神楽は刃物をもった手を震わせながら後ろを目だけで見た。



白い少女は微笑して頬を赤らめる。




「いやぁ、もう決断したかなあ?って思ってね。」




少女はへらへらと笑っている。




自分の兄のようだ。




いつも頼りなく笑って、




大嫌いな兄。





「あっそ………。それで兄は殺してくれるの?」




神楽は話を戻して少女に問う。




「だから自分で殺せばいいでしょ?」



イフは表情をかえて小さく言う。



「……な、何で私が殺さなきゃいけないの……っ!?あんたは悪魔だろ!?なら、人の願いをただ叶えればいいじゃん!?」



神楽は息をきらして叫んだ。



肩を上下し、顔に手を当てる。



「…………―――――っ!」



ふと、視線を前にやると、イフの瞳から雫が一滴落ちた。



「何、泣いてんの?泣きたいのはこっちだよ。
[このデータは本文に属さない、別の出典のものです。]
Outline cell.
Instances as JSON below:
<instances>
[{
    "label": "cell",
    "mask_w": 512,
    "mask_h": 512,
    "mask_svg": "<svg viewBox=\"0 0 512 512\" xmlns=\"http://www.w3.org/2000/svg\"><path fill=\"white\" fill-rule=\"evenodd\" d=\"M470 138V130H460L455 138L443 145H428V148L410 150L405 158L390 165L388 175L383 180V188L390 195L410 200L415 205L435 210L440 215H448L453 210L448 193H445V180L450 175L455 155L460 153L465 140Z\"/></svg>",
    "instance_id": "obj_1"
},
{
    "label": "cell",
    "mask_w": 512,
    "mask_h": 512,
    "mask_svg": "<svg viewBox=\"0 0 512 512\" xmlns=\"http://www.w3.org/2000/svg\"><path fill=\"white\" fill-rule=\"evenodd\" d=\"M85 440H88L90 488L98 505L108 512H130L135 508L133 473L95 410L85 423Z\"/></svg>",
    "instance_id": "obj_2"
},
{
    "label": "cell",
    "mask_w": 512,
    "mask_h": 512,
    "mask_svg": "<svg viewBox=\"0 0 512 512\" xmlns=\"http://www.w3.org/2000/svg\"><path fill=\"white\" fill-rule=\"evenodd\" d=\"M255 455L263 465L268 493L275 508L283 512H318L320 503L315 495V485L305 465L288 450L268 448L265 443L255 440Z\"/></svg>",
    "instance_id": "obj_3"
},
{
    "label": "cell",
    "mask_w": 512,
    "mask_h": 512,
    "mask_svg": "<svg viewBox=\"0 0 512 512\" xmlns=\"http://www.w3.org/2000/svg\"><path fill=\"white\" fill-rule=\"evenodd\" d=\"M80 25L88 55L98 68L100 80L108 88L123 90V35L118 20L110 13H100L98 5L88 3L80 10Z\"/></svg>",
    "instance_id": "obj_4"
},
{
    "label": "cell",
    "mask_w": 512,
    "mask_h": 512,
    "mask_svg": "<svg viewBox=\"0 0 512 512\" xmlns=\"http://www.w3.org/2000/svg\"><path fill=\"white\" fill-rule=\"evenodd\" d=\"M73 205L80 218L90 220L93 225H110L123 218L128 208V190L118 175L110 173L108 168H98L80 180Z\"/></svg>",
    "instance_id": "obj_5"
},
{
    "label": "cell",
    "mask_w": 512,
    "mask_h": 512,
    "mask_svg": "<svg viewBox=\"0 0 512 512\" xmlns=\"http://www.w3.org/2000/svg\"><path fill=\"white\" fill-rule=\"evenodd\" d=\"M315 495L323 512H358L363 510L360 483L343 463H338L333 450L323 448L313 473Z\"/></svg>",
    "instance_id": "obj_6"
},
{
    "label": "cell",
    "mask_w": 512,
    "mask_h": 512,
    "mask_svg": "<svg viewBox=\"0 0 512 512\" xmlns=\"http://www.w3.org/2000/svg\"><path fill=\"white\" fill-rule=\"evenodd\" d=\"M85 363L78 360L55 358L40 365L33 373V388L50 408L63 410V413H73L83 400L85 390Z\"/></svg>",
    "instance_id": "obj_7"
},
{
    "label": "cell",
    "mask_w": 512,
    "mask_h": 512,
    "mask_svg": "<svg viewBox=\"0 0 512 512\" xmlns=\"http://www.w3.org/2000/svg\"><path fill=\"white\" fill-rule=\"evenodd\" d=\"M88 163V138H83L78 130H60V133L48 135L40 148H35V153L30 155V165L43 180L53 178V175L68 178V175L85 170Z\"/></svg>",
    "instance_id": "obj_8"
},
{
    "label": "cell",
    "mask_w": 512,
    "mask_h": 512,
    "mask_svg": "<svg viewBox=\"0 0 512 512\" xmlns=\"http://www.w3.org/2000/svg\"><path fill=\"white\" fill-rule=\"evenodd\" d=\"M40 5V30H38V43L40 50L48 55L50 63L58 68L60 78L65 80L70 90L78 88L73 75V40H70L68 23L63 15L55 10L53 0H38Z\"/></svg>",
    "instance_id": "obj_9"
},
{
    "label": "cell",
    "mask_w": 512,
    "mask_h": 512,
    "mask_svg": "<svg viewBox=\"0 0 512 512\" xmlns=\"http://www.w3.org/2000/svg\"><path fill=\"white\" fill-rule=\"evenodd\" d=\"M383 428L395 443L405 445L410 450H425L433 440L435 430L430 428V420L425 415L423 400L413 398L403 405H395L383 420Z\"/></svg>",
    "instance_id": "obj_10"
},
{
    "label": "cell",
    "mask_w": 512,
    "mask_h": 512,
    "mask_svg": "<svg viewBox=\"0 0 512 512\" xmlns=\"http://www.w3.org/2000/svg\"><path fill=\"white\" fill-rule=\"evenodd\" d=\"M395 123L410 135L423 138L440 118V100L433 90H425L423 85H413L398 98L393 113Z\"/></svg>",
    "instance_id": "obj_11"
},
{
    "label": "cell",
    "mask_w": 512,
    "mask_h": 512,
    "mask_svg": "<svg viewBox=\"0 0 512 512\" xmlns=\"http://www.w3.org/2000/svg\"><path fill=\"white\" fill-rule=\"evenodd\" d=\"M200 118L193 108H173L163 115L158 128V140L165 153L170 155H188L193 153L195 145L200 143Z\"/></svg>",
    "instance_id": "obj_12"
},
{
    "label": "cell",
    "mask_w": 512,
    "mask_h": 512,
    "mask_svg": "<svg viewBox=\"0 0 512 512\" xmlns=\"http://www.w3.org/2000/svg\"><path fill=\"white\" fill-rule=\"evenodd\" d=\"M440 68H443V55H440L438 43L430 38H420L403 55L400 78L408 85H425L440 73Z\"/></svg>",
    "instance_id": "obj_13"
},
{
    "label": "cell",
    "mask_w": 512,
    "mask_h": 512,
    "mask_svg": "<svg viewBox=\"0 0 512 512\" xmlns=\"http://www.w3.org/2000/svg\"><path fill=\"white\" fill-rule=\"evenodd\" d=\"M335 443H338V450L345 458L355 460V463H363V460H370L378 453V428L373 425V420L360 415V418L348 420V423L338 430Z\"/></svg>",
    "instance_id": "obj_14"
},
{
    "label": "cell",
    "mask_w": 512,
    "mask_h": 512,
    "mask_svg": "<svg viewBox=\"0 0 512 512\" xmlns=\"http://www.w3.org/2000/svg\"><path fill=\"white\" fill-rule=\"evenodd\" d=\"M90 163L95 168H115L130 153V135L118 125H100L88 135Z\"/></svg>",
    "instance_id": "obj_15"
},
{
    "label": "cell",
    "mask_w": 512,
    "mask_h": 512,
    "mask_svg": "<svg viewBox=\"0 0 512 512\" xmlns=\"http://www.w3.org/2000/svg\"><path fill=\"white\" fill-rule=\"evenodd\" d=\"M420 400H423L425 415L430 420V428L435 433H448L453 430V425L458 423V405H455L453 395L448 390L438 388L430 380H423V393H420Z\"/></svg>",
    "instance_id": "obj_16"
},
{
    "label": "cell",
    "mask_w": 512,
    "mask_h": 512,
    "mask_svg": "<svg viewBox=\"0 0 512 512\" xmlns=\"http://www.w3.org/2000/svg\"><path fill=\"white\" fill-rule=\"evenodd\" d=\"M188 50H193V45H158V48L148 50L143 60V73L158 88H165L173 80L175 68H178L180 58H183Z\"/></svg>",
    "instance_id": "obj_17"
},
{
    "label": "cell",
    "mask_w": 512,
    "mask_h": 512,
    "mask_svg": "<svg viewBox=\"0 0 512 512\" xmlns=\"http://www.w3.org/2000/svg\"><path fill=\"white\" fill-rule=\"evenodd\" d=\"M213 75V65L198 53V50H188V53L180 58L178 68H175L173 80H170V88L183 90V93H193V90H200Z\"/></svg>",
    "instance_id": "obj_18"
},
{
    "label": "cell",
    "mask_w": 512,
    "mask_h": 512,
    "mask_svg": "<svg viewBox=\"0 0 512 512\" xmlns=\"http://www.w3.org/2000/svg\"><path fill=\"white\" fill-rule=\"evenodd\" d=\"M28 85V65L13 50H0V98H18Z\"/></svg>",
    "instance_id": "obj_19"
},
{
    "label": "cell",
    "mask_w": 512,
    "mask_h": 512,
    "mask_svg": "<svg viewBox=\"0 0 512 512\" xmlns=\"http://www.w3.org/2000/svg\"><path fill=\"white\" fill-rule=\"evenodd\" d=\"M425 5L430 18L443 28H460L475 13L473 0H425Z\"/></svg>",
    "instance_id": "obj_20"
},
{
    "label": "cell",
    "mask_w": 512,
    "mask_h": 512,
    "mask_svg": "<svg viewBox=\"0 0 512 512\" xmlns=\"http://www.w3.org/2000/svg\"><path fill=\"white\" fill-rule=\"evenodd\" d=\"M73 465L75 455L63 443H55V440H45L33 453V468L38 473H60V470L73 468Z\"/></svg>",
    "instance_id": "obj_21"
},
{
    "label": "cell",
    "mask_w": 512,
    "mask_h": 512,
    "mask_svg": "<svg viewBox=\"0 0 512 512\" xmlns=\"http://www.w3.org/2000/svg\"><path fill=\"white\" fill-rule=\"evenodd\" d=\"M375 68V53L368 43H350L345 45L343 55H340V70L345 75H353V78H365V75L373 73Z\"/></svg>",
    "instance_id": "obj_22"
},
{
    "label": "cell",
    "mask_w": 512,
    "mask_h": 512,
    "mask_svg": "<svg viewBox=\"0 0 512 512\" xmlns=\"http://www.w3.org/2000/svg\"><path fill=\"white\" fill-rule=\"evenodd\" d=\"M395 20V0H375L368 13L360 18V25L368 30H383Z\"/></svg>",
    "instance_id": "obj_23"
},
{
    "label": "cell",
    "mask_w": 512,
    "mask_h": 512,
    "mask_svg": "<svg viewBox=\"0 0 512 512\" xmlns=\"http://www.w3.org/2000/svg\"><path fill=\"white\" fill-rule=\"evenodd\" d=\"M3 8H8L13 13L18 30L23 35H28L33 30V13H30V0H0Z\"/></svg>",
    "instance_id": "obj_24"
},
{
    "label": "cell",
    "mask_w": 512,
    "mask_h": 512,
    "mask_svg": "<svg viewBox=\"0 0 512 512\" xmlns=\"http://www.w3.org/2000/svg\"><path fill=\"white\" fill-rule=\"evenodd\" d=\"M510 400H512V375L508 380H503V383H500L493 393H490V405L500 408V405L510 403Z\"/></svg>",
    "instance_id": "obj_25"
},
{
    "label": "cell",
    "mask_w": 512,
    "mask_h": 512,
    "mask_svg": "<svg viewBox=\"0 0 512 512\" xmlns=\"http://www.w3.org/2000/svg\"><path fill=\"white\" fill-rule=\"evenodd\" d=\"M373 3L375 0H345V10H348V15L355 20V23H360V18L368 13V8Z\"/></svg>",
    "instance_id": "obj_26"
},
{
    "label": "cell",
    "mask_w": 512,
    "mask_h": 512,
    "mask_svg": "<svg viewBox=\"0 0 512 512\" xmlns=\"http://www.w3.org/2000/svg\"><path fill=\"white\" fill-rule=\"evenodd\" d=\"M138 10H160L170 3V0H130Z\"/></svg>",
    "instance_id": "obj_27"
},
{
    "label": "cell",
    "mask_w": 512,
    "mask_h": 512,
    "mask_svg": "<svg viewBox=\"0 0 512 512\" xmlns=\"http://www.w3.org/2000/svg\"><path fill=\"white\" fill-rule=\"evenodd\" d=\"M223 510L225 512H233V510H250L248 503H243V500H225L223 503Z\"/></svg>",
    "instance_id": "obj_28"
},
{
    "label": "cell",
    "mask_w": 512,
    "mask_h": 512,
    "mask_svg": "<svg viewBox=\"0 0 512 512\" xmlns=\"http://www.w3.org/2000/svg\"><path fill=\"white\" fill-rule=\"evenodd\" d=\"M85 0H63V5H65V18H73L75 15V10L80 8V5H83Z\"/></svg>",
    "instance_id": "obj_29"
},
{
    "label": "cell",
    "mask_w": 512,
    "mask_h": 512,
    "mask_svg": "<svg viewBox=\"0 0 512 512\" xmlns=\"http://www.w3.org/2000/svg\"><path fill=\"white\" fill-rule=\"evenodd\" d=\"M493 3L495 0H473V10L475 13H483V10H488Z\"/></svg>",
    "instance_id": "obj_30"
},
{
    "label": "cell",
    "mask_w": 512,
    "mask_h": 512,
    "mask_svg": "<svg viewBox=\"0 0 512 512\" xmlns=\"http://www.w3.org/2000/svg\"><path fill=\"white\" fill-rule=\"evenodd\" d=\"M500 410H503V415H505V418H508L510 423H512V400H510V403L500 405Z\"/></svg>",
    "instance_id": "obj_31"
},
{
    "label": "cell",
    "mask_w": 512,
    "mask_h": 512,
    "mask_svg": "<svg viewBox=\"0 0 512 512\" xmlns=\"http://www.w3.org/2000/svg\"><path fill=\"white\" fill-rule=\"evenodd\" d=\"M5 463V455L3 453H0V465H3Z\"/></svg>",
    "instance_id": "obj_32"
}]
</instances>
願いを叶えてもらえないで、しかも、兄を自分で殺せとか、意味分かんないし。」



イフは小さく鼻をすすって、微笑する。



「ごめんなさい。そうよね。分かったわ、願いを叶えてあげる。」



「じゃ、さっさと消えろ。」



神楽は冷たくはき捨てて、背を向ける。




数秒たって後ろを振り向くとそこには誰もいなく、いつもの殺風景な部屋だった。







『…………大切なもの…あなたは失ってから気付くのね………。』




それを言い残して白い少女は消えた。